Chaque soir, le petit Albert Schweitzer priait avec sa maman pour tous les humains. Mais, en secret, il ajoutait une prière pour tout ce qui respire… C’est du moins ce que raconte celui dont l’engagement sera récompensé en 1952 par le prix Nobel de la paix. Enfant déjà, le futur théologien et médecin était donc tourmenté par toutes les souffrances qui accablent les créatures, quelles qu’elles soient. Cette sensibilité l’amènera plus tard à la conclusion que l’éthique doit s’étendre à tous les êtres vivants, à la différence de la pensée européenne qui, selon lui, ne s’intéresse qu’aux comportements des hommes entre eux.

Mais cette nouvelle éthique, inspirée aussi par les sagesses orientales, Schweitzer ne se contente pas de la développer dans des livres ou du haut de la chaire: il veut la mettre personnellement en pratique, convaincu que l’exemple est le seul moyen d’influencer les autres. Voilà pourquoi le théologien protestant, né en 1875 en Alsace, d’abord pasteur à Strasbourg, se lance dans des études médicales.

Lambaréné, Gabon

Son objectif: créer un hôpital en Afrique. Ce sera à Lambaréné, au Gabon. En avril 1913, avec son épouse, Hélène Bresslau, il y fonde – de manière tout «improvisée», affirme-t-il – un village-hôpital. Il s’y installe définitivement à partir de 1924, ne retournant en Europe que pour y donner des concerts.
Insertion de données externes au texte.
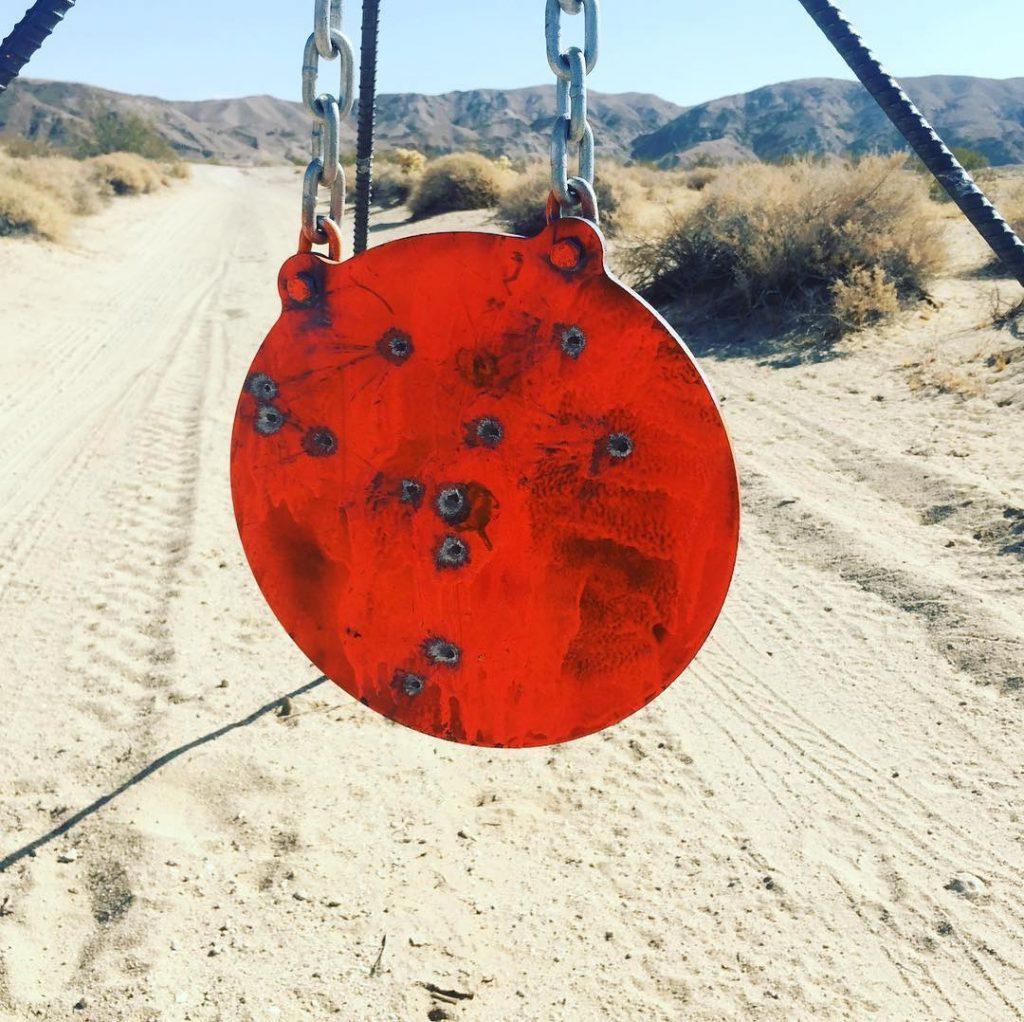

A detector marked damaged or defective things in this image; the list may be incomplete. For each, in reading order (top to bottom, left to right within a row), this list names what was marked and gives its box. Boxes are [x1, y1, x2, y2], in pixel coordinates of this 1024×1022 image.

chipped red paint [232, 220, 741, 749]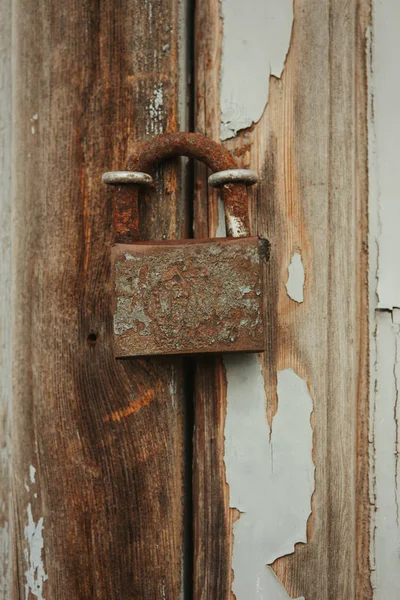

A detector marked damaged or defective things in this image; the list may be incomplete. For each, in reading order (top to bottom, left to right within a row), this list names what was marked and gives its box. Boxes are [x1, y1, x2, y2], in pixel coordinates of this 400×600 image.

peeling white paint [220, 0, 292, 139]
chipped paint [219, 0, 294, 138]
corroded metal surface [111, 132, 250, 243]
rusty padlock [103, 132, 268, 356]
corroded metal surface [111, 236, 266, 356]
peeling white paint [286, 251, 304, 302]
chipped paint [286, 251, 304, 302]
rust stain [103, 384, 159, 422]
peeling white paint [225, 358, 312, 596]
chipped paint [225, 358, 312, 596]
peeling white paint [23, 504, 47, 596]
chipped paint [23, 504, 47, 596]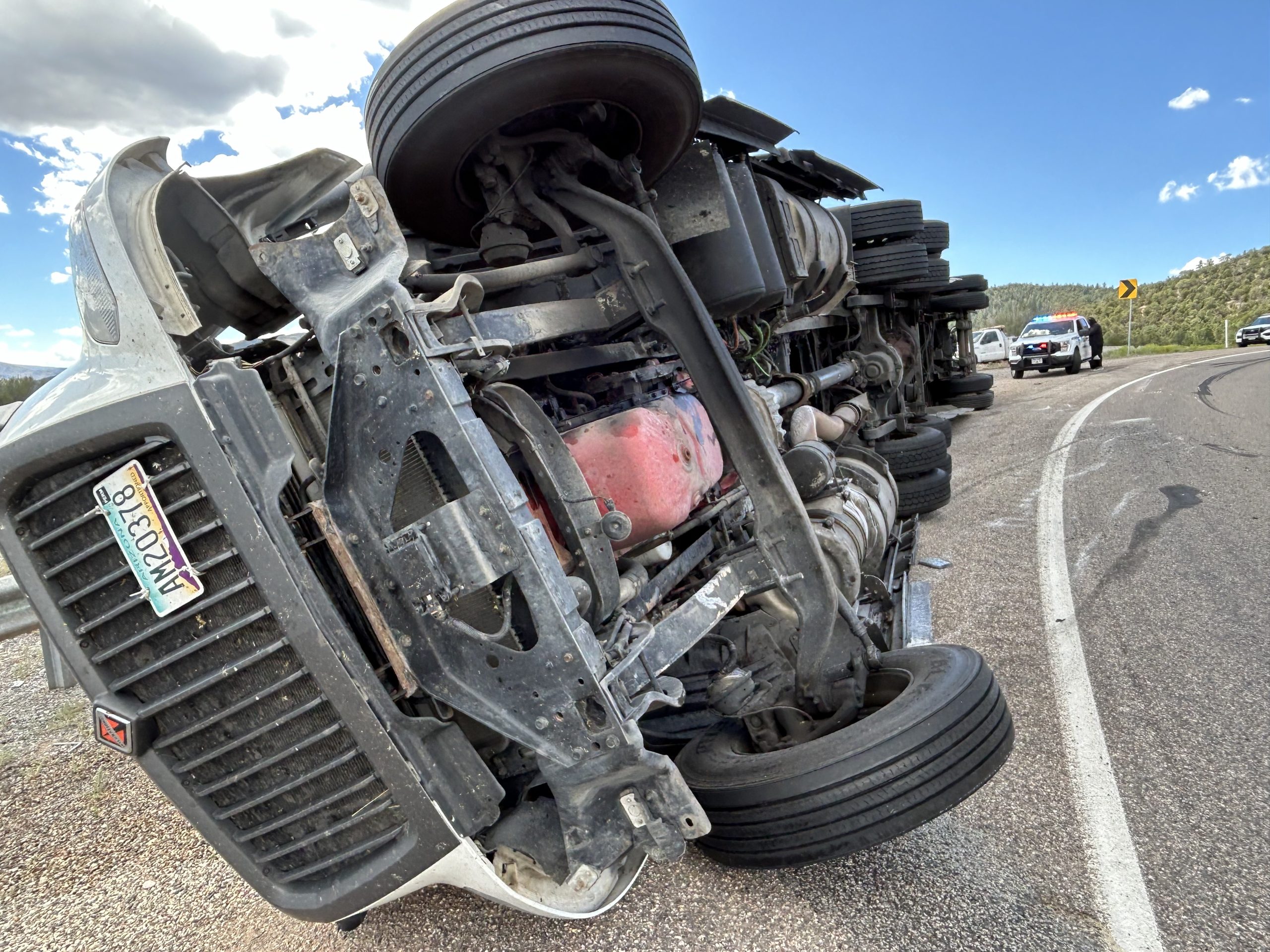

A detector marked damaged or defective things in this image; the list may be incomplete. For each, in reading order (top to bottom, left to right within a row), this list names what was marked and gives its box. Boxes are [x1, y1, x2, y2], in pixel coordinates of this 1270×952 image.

overturned semi truck [0, 0, 1012, 920]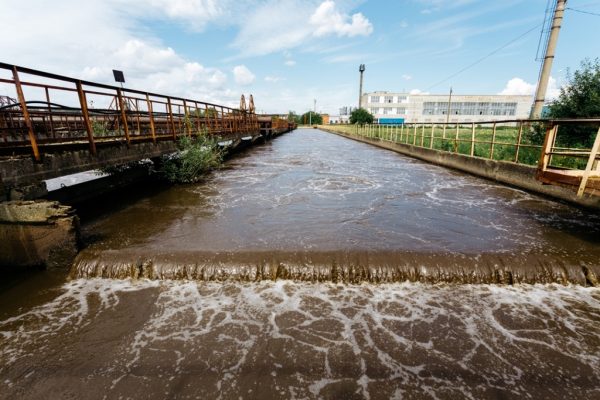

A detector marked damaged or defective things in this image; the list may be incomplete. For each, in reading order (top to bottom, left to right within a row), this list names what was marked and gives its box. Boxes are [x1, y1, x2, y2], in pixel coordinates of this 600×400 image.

rusty metal railing [0, 61, 260, 160]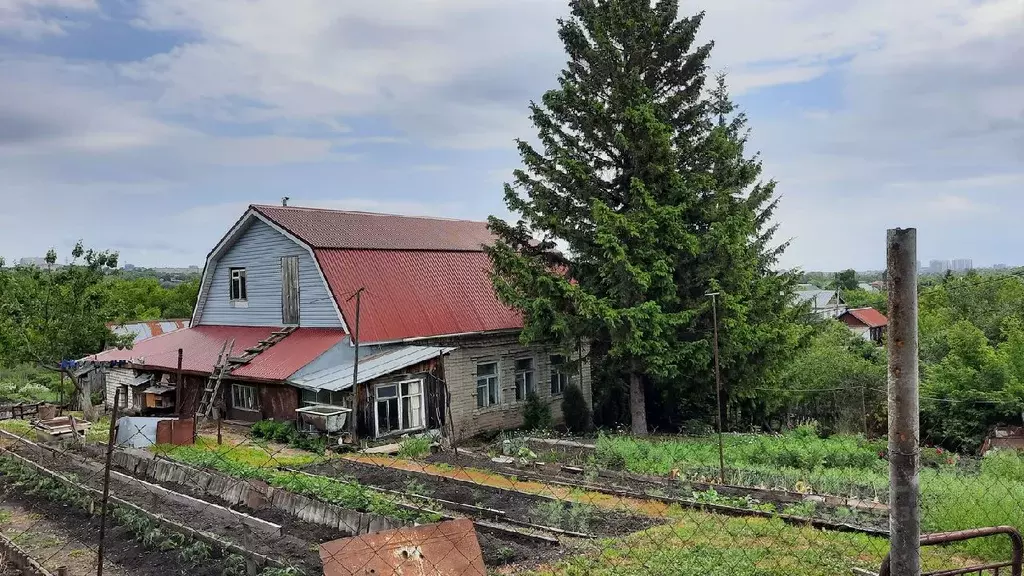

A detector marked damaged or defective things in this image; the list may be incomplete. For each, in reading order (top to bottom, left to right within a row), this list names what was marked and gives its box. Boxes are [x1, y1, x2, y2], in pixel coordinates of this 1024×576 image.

rusty metal roof [253, 204, 497, 252]
rusty metal roof [315, 247, 524, 340]
rusty metal roof [843, 305, 884, 327]
rusty metal roof [89, 325, 344, 379]
rusty metal debris [321, 516, 485, 573]
rusty metal roof [321, 516, 485, 573]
Car cet esprit universel avait à son actif également une formation d’organiste, art dans lequel il excellait, au point qu’il soutenait son œuvre en Afrique avec les bénéfices de ses prestations musicales.
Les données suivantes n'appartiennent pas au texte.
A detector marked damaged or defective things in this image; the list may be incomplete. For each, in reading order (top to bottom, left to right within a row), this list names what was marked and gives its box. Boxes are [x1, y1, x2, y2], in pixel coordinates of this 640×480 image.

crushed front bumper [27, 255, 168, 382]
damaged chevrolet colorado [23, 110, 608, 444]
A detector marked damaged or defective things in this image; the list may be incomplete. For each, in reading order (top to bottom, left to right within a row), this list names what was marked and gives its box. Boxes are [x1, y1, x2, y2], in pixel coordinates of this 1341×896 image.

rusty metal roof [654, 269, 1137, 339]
L’expérience lui fera forger une formule résumant l’ensemble de sa démarche, animée par l’indignation devant la souffrance: le «respect de la vie». Jusqu’à sa mort, en 1965, il ne cessera d’y inviter toute personne.

Ne pas faire de différence

A près de 90 ans, il écrivait: «J’appelle l’humanité à l’éthique du respect de la vie. Cette éthique ne fait pas de différence entre une vie ayant plus de valeur et une vie ayant moins de valeur, entre une vie supérieure et une vie inférieure. Car accepter ces différences de valeur entre les êtres vivants reviendrait à les juger selon la ressemblance plus ou moins grande de leur sensibilité à la nôtre. Et la conséquence de cette distinction est l’idée qu’il existe des vies sans valeur, dont la destruction ou la détérioration seraient permises. Selon les circonstances, on entendra par vie sans valeur tantôt des insectes, tantôt des peuples primitifs.»

Admiré tant par les adeptes de la théologie protestante libérale que par les amateurs de Jean-Sébastien Bach (qu’il interprétait à merveille), Albert Schweitzer apparaît à certains encore, par son action et sa pensée, comme un précurseur de l’action humanitaire, mais aussi de l’écologie, voire de l’antispécisme et du désarmement nucléaire.

De Jésus à la bombe atomique

Hormis son engagement médical, Albert Schweitzer a signé des ouvrages importants de théologie: en 1906, il publie Histoire des recherches sur la vie de Jésus et, 24 ans après, La Mystique de l’apôtre Paul, des travaux qui feront date dans les études sur le Nouveau Testament. Son éthique du respect de la vie l’amènera par ailleurs à alerter l’opinion sur le danger atomique. Dès le début des premiers tests de la bombe à hydrogène, en 1954, il s’engagera dans ce combat, dialoguant notamment avec Albert Einstein ou les présidents américains Eisenhower et Kennedy.